Provided text »
## Begin

Pope John Paul II was too ill to intervene in the case of Terri Schiavo, the comatose Florida woman who ended up at the center of a very public tussle between Christians and right-to-die activists. Those who wanted Schiavo to stay on life support would later point to the fact that the pontiff and Schiavo died within two days of each other in the spring of 2005 as a sign from above that treatment and sustenance should never be interrupted. No doubt activists on both sides of the issue will find moving symbolism in Monday evening's death, earlier than doctors had predicted, of the latest cause celebre in the battle over euthanasia and a person's right-to-die. Eluana Englaro, a 38-year-old Italian woman, who had been in a vegetative state since suffering irreversible brain damage in a car crash 17 years ago, died four days after doctors in the northern city of Udine began to cut off food and water. Her father Beppino, who had won a decade-long legal battle to carry out what the family says was the young woman's wish never to be kept alive artificially, was in a different city for yet another related court appearance at the time of his daughter's death. (See pictures of the Terri Schiavo case.)

The proximity of the Vatican to the Italian case almost ensured that Pope Benedict XVI was part of the debate over the past days and weeks. The pontiff used his annual message for the World Day of the Sick on Sunday to focus on the issue of euthanasia. "Let us pray for all the sick, especially those most seriously ill, who cannot provide for themselves in any way, but are completely dependent on the care of others," the pontiff said. It was the third time in a week that the Pope had made a not-so-subtle reference to the Englaro case. "Human life is beautiful and must be lived in its fullness even when it is weak and wrapped in the mystery of suffering."

## End

Data section »
## Begin

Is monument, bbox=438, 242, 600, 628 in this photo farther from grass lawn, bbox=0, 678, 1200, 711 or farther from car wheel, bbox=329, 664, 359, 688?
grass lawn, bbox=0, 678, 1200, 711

## End

What this task involves » Write what comes next in the news article on Eluana Englaro's death and the euthanasia debate, starting after its last sentence.

Task response »
Many expected this pope to focus on the universal Church and lofty theological treatise. But Benedict has not hesitated to step into the Italian political debate, most notably helping to bury a 2005 referendum on assisted fertility rights. The pontiff is keen to find seeds of Christian vitality in an increasingly secular Europe. And while most Italians are all but secular in their day-to-day lives, the Catholic Church and the pope's pulpit remain powerful forces in Italy's domestic politics.

Upon word of Englaro's death, the Vatican's chief of health-related issues, Cardinal Javier Lozano Barragan said: "We pray for her and ask the Lord for forgiveness for all that they did to her." Other strong words were exchanged in the Italian Senate, which had been in the throes of a passionate debate over an emergency bill introduced by Prime MinisterSilvio Berlusconi that would have forced doctors to resume life-support. When news of the death reached the Senate floor, there was a moment of silence before several Berlusconi allies began shouting: "Assassins!" Another center-right Senator, Gaetano Quagliariello, declared: "Eluana didn't die, she was killed."

Sidling up to the Vatican, the country's mercurial Prime Minister weighed in heavily on the Englaro case, declaring his moral obligation to do whatever possible to "save a life in danger." Berlusconi said that if it were his daughter lying in a coma, he wouldn't cut life support. Before her death he said that he'd been told that Englaro is "hypothetically" able to bear children.

On Feb. 6 the prime minister introduced a decree that would have forced the doctors to provide full care and feeding to Englaro, but Italy's President Giorgio Napolitano refused to sign it, saying there was no evidence that the Supreme Court's final ruling on the case last year was unconstitutional.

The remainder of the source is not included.